**Written instruction**
Recast the data from the line containing "Going from furthest to nearest, how do" through the end of the data as a JSON list of strings, one string per line, leaving out blank lines.

**Information provided**
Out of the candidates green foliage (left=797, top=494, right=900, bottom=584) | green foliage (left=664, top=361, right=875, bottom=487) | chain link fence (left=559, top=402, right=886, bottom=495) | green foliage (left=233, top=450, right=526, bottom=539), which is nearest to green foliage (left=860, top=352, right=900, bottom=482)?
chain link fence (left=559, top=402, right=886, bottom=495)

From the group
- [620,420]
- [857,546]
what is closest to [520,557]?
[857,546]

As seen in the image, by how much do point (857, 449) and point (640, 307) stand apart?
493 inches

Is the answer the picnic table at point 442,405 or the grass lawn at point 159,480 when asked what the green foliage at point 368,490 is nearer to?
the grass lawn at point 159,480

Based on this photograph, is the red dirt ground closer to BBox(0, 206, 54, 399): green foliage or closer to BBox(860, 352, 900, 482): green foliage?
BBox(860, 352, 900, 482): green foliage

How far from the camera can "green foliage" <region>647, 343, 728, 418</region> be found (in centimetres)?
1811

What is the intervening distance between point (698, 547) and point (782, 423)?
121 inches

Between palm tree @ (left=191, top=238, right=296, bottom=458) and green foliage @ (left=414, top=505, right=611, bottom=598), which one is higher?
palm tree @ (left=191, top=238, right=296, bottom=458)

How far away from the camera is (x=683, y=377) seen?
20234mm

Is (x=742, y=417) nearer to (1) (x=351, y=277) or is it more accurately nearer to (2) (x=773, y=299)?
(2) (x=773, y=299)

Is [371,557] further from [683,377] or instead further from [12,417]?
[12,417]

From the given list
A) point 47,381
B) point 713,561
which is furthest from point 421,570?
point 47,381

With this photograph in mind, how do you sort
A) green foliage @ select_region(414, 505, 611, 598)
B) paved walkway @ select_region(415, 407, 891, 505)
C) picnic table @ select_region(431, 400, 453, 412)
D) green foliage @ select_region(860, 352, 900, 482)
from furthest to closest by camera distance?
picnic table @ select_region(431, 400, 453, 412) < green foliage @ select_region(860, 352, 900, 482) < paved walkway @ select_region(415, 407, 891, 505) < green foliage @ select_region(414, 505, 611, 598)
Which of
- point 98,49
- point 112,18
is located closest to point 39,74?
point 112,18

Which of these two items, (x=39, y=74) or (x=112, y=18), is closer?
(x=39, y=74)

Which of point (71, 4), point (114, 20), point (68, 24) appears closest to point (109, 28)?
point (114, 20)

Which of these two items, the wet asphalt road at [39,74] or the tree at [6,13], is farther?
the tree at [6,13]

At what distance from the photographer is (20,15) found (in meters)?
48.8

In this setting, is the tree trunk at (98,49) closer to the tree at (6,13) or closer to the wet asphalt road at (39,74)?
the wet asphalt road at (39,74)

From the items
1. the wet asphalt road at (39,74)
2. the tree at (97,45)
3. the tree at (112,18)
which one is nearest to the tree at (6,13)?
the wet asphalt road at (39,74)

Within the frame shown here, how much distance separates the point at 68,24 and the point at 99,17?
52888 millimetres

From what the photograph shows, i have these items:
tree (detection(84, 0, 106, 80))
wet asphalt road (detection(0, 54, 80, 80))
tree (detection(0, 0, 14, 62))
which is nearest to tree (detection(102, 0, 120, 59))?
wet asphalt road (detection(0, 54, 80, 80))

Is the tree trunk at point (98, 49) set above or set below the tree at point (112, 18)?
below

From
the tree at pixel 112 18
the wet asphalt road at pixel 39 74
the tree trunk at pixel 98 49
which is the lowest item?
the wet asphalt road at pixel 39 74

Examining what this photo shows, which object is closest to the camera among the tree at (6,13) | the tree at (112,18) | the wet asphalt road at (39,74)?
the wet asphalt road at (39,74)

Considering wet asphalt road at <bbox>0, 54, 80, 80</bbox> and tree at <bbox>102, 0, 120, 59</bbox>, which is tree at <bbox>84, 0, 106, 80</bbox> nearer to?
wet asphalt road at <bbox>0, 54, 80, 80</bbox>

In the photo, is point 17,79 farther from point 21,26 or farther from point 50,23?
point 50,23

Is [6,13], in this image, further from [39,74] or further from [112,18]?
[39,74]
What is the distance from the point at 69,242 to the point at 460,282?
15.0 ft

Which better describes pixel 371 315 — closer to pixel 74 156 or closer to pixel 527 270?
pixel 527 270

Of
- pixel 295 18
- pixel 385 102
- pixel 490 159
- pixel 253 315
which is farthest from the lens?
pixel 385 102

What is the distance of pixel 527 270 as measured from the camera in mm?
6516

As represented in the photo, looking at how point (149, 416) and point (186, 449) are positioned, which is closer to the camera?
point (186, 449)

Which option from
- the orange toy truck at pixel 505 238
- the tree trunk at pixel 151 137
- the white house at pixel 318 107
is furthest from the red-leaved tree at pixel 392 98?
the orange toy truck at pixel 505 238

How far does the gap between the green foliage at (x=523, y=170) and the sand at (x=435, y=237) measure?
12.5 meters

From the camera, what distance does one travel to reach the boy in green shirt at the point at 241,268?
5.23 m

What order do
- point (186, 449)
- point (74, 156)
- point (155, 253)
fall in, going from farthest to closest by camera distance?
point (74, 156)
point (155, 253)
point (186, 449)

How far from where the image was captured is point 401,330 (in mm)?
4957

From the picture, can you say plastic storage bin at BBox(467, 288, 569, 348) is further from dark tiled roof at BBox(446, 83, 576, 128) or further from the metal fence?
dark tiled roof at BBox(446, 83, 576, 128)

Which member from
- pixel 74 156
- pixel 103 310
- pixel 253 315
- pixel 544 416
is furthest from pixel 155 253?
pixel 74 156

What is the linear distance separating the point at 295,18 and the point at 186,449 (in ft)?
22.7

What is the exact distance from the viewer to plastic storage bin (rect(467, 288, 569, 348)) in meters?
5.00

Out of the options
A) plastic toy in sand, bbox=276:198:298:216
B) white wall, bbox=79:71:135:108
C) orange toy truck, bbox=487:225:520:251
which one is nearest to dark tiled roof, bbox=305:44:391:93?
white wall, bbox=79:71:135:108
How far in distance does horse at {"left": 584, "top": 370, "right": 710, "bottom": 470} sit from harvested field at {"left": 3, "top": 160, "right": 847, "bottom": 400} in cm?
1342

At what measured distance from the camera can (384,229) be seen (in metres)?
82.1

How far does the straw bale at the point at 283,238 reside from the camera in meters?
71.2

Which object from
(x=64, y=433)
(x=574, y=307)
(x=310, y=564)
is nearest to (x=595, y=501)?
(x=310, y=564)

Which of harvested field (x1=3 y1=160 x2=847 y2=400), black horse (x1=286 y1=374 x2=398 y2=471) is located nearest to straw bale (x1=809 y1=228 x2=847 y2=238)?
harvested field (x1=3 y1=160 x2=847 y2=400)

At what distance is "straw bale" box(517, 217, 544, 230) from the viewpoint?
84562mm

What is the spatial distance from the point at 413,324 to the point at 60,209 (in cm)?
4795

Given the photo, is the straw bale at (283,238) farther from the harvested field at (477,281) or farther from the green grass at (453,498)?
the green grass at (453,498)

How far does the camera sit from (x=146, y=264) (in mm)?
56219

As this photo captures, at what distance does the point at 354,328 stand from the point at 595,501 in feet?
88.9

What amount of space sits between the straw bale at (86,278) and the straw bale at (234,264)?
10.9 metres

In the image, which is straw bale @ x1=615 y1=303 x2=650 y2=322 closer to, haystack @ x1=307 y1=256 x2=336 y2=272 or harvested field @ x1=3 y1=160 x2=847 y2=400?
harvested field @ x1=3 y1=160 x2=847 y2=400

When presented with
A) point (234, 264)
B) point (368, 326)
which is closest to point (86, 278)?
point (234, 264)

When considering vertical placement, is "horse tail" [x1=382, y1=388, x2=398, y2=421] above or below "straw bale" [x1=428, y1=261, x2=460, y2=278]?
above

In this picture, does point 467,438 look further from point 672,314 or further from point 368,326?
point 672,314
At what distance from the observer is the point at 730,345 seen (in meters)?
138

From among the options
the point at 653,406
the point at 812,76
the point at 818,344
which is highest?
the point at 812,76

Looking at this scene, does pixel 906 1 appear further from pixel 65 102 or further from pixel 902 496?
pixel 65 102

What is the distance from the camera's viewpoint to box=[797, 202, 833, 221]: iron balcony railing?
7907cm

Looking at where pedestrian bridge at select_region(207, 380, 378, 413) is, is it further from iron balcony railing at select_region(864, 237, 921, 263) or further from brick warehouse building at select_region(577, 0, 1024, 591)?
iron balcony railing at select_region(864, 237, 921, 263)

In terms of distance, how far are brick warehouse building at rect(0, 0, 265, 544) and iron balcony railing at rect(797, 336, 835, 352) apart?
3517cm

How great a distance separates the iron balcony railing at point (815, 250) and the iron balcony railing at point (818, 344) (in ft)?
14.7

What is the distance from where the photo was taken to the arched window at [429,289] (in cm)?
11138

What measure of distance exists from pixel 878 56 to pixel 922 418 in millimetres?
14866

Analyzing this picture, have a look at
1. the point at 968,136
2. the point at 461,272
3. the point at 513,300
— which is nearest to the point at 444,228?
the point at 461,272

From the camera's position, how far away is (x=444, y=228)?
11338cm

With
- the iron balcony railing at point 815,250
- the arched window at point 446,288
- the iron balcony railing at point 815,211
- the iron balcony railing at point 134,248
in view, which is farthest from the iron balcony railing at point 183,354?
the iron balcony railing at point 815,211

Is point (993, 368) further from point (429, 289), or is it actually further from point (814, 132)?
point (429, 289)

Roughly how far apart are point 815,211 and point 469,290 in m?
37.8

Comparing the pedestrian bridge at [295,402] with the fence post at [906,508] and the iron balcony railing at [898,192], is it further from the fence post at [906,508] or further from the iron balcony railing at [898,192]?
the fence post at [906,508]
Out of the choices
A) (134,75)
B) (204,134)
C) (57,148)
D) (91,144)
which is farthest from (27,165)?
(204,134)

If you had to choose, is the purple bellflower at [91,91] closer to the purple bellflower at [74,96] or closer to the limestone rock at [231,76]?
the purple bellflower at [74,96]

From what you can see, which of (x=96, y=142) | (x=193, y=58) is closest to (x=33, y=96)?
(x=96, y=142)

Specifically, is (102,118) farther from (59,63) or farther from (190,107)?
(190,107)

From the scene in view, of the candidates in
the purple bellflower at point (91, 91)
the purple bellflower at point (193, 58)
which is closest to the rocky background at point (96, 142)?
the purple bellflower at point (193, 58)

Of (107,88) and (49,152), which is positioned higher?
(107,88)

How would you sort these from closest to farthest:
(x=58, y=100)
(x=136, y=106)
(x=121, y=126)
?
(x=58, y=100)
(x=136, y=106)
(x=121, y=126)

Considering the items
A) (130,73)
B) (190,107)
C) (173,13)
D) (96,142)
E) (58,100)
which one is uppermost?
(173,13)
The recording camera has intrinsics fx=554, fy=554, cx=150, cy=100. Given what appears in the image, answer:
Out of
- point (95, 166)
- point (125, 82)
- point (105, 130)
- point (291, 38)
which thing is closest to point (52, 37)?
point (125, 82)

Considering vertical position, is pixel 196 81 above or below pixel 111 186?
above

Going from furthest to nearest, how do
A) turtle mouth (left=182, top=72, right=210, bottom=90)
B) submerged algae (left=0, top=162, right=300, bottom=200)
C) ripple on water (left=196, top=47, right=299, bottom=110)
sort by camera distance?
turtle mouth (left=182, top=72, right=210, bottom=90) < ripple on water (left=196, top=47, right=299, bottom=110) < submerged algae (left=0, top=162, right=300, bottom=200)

**Response for this exercise**
[
  "Going from furthest to nearest, how do",
  "A) turtle mouth (left=182, top=72, right=210, bottom=90)",
  "B) submerged algae (left=0, top=162, right=300, bottom=200)",
  "C) ripple on water (left=196, top=47, right=299, bottom=110)",
  "sort by camera distance?",
  "turtle mouth (left=182, top=72, right=210, bottom=90) < ripple on water (left=196, top=47, right=299, bottom=110) < submerged algae (left=0, top=162, right=300, bottom=200)"
]